When sending patient authorization and informed consent forms as email attachments, ensure that these attachments are encrypted and password protected if necessary. Provide the password separately to the recipient.

See also: What is transport layer security (TLS)?

What risks do you face when you fail to use HIPAA compliant communications?

Failing to implement HIPAA compliant communication for authorization and informed consent can have niche consequences that directly impact patient care and research. Firstly, it can lead to miscommunication or delays in obtaining necessary consent, potentially hindering patient participation in clinical trials or research studies. This can slow down medical advancements and limit treatment options. 

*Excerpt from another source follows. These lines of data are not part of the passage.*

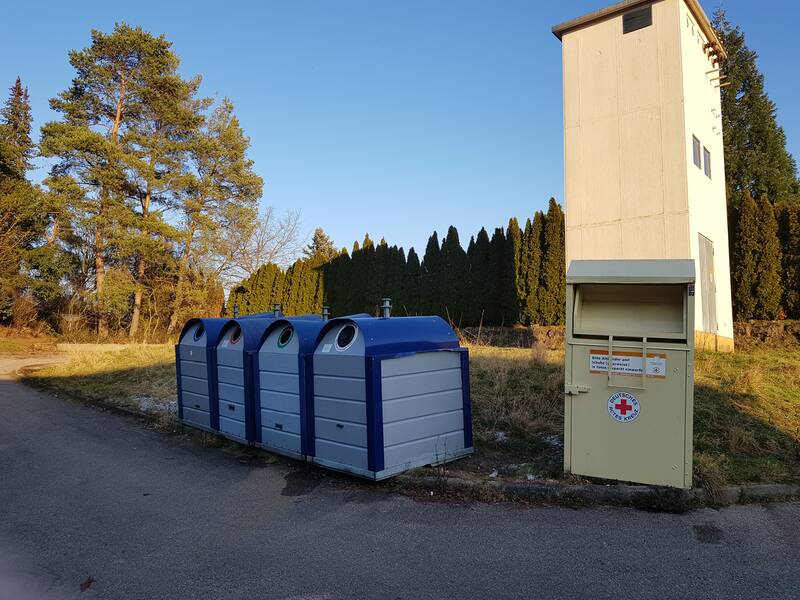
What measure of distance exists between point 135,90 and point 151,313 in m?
10.6

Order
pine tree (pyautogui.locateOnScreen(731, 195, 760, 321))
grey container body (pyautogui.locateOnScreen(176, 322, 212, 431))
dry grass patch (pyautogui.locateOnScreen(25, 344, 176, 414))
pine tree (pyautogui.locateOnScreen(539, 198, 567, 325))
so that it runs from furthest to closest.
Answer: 1. pine tree (pyautogui.locateOnScreen(539, 198, 567, 325))
2. pine tree (pyautogui.locateOnScreen(731, 195, 760, 321))
3. dry grass patch (pyautogui.locateOnScreen(25, 344, 176, 414))
4. grey container body (pyautogui.locateOnScreen(176, 322, 212, 431))

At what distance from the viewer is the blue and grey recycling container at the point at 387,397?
500 centimetres

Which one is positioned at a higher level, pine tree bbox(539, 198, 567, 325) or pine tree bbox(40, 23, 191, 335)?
pine tree bbox(40, 23, 191, 335)

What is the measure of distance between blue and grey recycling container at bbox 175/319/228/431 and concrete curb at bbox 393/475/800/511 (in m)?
3.45

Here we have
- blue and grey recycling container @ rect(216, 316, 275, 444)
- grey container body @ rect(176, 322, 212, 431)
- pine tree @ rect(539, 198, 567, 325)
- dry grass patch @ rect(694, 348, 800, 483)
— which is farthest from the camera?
pine tree @ rect(539, 198, 567, 325)

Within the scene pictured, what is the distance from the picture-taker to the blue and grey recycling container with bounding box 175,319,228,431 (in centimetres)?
714

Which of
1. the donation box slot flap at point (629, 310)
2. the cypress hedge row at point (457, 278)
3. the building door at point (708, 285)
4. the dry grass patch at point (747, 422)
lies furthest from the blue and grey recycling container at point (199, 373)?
the building door at point (708, 285)

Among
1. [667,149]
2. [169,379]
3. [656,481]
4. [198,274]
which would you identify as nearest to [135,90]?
[198,274]

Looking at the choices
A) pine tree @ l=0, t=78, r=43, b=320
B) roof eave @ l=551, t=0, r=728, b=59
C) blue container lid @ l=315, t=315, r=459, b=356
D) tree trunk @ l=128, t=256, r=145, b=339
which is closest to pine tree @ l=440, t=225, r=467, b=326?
roof eave @ l=551, t=0, r=728, b=59

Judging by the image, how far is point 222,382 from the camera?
6.97m

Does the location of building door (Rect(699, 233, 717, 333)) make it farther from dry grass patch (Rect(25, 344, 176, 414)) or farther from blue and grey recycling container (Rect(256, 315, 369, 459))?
dry grass patch (Rect(25, 344, 176, 414))

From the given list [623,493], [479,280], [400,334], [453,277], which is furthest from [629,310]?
[453,277]

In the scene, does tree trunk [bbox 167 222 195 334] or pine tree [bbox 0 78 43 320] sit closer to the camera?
pine tree [bbox 0 78 43 320]

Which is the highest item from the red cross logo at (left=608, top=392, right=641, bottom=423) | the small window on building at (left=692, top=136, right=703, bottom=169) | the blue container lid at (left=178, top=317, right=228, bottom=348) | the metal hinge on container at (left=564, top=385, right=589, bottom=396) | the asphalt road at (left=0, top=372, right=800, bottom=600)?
A: the small window on building at (left=692, top=136, right=703, bottom=169)
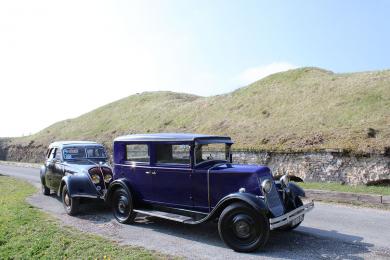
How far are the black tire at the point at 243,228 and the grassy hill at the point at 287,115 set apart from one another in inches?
376

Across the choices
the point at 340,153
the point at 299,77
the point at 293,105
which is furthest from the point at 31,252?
the point at 299,77

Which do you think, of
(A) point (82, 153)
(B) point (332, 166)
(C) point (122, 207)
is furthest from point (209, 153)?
(B) point (332, 166)

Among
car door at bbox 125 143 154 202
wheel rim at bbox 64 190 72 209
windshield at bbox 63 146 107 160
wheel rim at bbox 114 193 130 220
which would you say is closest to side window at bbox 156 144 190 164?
car door at bbox 125 143 154 202

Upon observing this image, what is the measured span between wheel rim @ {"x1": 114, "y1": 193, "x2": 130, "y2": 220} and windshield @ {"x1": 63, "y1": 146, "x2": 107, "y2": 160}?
11.4ft

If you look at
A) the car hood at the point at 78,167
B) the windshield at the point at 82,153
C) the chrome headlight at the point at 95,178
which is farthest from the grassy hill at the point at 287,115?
the chrome headlight at the point at 95,178

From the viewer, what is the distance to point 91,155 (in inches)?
467

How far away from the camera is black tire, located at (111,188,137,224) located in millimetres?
8339

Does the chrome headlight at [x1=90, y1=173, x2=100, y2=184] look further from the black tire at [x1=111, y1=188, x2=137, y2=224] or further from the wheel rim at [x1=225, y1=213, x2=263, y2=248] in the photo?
the wheel rim at [x1=225, y1=213, x2=263, y2=248]

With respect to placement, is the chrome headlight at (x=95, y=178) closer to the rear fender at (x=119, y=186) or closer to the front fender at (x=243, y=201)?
the rear fender at (x=119, y=186)

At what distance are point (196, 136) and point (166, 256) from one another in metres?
2.44

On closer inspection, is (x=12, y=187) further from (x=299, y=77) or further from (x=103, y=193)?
(x=299, y=77)

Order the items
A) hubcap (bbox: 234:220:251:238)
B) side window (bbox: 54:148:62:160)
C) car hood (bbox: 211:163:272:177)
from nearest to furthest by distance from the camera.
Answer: hubcap (bbox: 234:220:251:238) < car hood (bbox: 211:163:272:177) < side window (bbox: 54:148:62:160)

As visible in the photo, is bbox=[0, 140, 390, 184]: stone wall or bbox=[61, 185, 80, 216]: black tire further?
bbox=[0, 140, 390, 184]: stone wall

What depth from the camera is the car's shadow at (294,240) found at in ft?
20.6
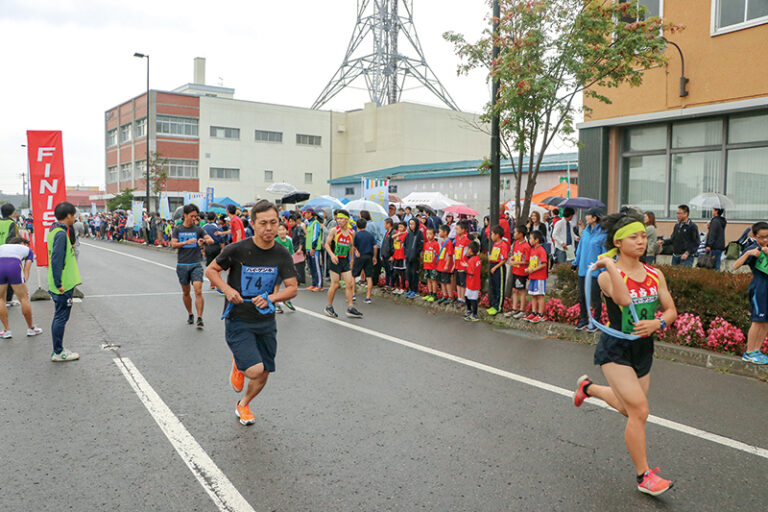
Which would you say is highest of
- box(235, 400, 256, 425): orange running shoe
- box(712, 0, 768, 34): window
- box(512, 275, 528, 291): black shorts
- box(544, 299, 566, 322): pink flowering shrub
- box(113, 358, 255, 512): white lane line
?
box(712, 0, 768, 34): window

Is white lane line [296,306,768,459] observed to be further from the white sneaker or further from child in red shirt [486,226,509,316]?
the white sneaker

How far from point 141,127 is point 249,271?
194ft

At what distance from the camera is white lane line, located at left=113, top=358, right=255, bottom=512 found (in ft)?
12.3

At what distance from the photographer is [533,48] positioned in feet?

This lack of secure communication can result in the inadvertent exposure of patient's sensitive health information, violating their privacy rights and eroding trust in healthcare providers. When patients and research participants perceive inadequate protection of their data, they may be less willing to engage with healthcare providers or participate in research, hindering the progress of medical research and innovation. 

See also: The risks of shared email inboxes in healthcare practices

FAQs

What is the Common Rule?

The Common Rule governs the ethical conduct and oversight of research involving human subjects in the United States.

How does the Common Rule differ from HIPAA?

The Common Rule focuses on protecting human subjects in research, while HIPAA primarily addresses the privacy and security of individuals' health information.

Why is email the best way to get patient consent?

Email is often considered the best way to get patient consent because it provides a written record, allows for clear communication, and is convenient for both patients and healthcare providers.